Baroness Picnic Shelters offer a grand view of High Level Bridge in Lethbridge, Alberta, Canada.
The Baroness Picnic Shelter is an interesting park just south from Helen Schuler Nature Centre and High Level Bridge within Indian Battle Park. Access is via the right turn just past Fort Whoop Up to a well-signed clearing on the left (west) side of the paved road. There is convenient and obvious parking near roadside.
The well-groomed park is an open area surrounded by dense forest concealing multiple hiking trail opportunities. Formidable wooden and covered picnic shelters offer protection from the elements. The tidy park provides a variety of unique playground, puzzle and exercise features for children of all ages.
An ancient gravestone under the shade of mature trees is further protected by a formal chain link border preserving the memory of young Henry Stafford who was born in Scotland on August 29, 1866, and the only child of William and Jane Stafford. Henry tragically lost his life on August 4th, 1883 at the age of 17. His parents, William and Jane, were larger-than-life founding members of Lethbridge, Alberta, who made significant contributions to the location and development of the city.
Unique playgrounds offer opportunities for exercise of muscles and mind with traditional exercise equipment mixed with an interesting variety of mind-expanding, land-based puzzles and games. The park is unique and imaginative. On this early morning, sunny, week day, the entire facility is nearly vacant for enjoyment of the amenities.
Cooking and dining shelters are impressive and well-constructed to provide protection from the elements. High Level Bridge looms overhead a short distance north and always offers a unique and awesome impression.
The real hiking opportunity is directly across the street where a formidable hoodoo hill is equipped with a long and impressive wooden staircase rising to three levels of viewpoints overlooking the valley. A few people are running up and down the formidable staircases to achieve an aerobic workout.
Along the short walk to the entrance at the bottom of the stairs, it is obvious many past visitors have compromised the steep slopes with scrambles directly to the top. While undoubtedly more adventurous, the deep ruts created are exposed to further damage by inclement weather. Barricades have been constructed to discourage further damage and to promote developing plant growth which may heal the damage over many future decades. Cleverly blocking access at road level might be a sensible additional protection.

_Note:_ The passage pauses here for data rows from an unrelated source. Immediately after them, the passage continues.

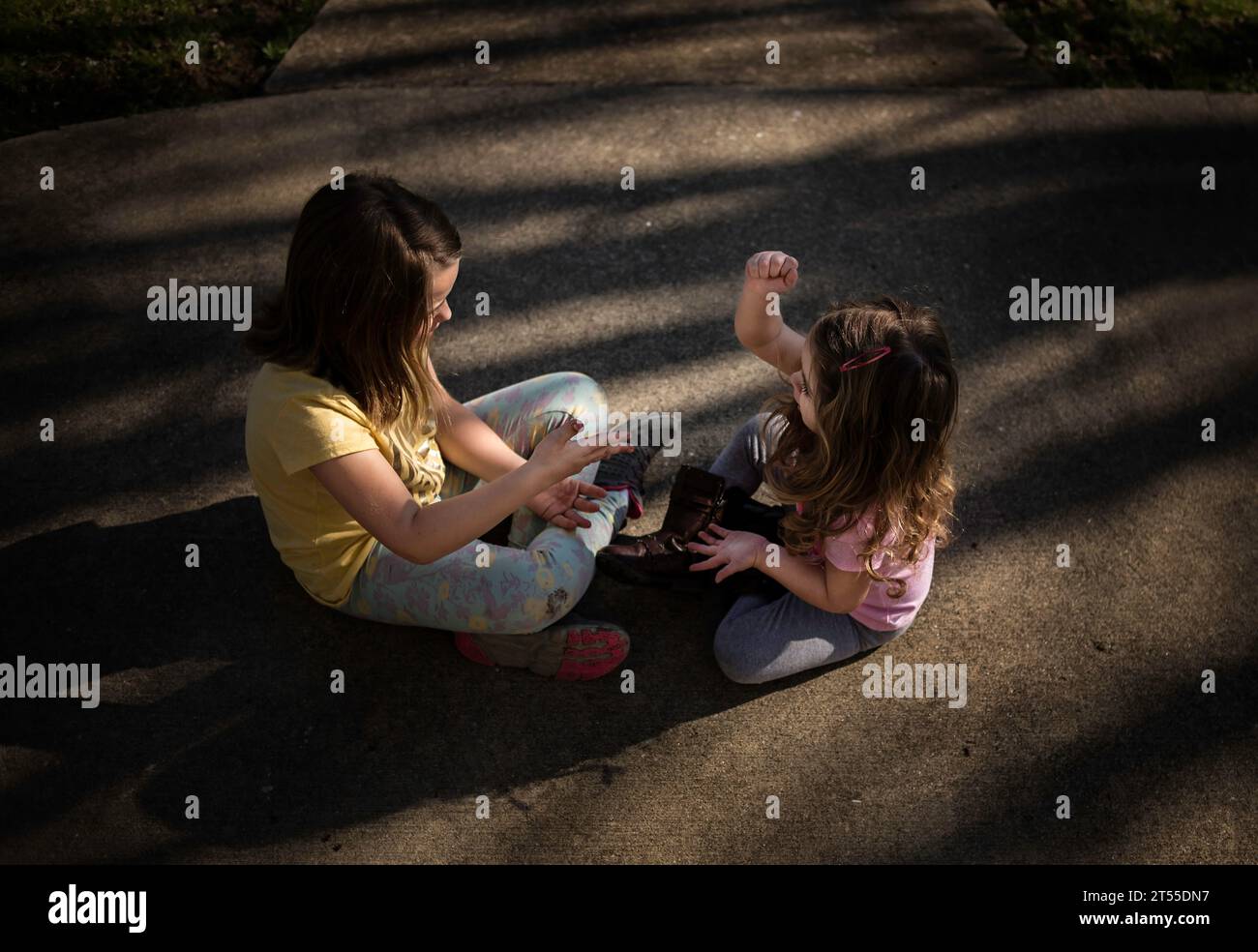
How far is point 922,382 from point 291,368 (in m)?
1.33

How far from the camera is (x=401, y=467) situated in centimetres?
248

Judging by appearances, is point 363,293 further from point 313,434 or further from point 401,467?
point 401,467

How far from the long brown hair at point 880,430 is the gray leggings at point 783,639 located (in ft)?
0.87

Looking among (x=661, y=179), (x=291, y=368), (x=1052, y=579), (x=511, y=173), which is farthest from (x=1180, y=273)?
(x=291, y=368)

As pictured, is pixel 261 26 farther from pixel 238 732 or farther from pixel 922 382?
pixel 922 382

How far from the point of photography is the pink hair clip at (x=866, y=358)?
218cm

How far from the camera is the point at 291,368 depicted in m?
2.23

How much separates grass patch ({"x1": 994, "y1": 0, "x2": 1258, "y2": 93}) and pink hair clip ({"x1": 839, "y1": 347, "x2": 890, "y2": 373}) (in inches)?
111

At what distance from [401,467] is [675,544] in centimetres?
71

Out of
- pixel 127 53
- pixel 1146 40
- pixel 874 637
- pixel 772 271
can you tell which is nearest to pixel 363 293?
pixel 772 271

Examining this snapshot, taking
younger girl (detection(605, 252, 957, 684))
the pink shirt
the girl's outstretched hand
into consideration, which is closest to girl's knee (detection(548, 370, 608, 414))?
the girl's outstretched hand

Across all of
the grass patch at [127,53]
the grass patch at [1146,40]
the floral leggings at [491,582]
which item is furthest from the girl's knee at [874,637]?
the grass patch at [127,53]

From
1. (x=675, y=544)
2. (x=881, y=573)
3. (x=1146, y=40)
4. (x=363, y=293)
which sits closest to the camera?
(x=363, y=293)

Vistas back across the Baroness Picnic Shelter and Park provide clear perspective of the Oldman River Valley crowned by the University of Lethbridge on far-side banks. The relentless stair climb, with the opportunity to enjoy spectacular views, offer opportunities to rest at platforms with benches. A sturdy and picturesque, wooden gazebo crowns the top of the initial, steepest section of the route. Most staircase sections of the hike to the top are augmented by gravel trail for others like myself who prefer the consistent ramp angles as an alternative to stair steps.
Past the formidable gazebo, a more gentle incline hangs left and continues upwards to prairie plateau at the top. Views are breathtaking. The unique nature of the roof garden at the Helen Schuler Nature Centre is clearly visible past the geometric support structure of the High Level Bridge.
When there could apparently be no further improvement on this outstanding and adventuresome experience, a freight train begins to make its way across the High Level Bridge, travelling east towards the hilltop. The scale of sound and sight create an impressive and indelibly-memorable experience as the camera works hard to capture the unique imagery.
The train, which is longer than the bridge, stops on the bridge for unknown reasons. Perhaps the full weight of the train is used to test bridge dynamics and integrity or more likely there is a checkpoint or necessary stop within the city for fueling, or load transfer, before the impressive train span can continue to a potential destination thousands of miles to the east. The essential inner child is alive and well.
Trail from the top continues across prairie grassland towards Brewery Gardens in the city. The 3.3 KM (2.1 mile) loop towards Brewery Gardens provides the opportunity to visit a variety of unique attractions before continuing past Fort Whoop Up on the return route to Baroness Picnic Shelter and Park. The alternative this day is to descend the wooden stairs used for access. The vistas on this blue sky day are no less spectacular on the way down than they were on the ascent.
Viewpoints at the gazebo, and along the way, provide a fascinating perspective of beautiful, unique and diverse terrain. The unique Helen Schuler Nature Centre is clearly visible on the north side of the High Level Bridge. This short hiking adventure, with multiple extension options, across from Baroness Picnic Shelter, is worth the time and effort.
There are multiple hiking opportunities in the immediate area which provide a wide variety of experiences with negligible travel time between hiking trails. Trail branches and connections can vary the distance, duration and effort substantially to create the day which best suits individual participants.
Multiple hiking opportunities within the City of Lethbridge offer a wide range of unique opportunities which appeal to a broad range of historical and exercise related activity in a unique, often surreal landscape.
Photographs are captured on Wednesday, September 20, 2017 at Baroness Picnic Shelter Park within Indian Battle Park just south of High Level Bridge and the Helen Schuler Nature Centre in Lethbridge, Alberta, Canada.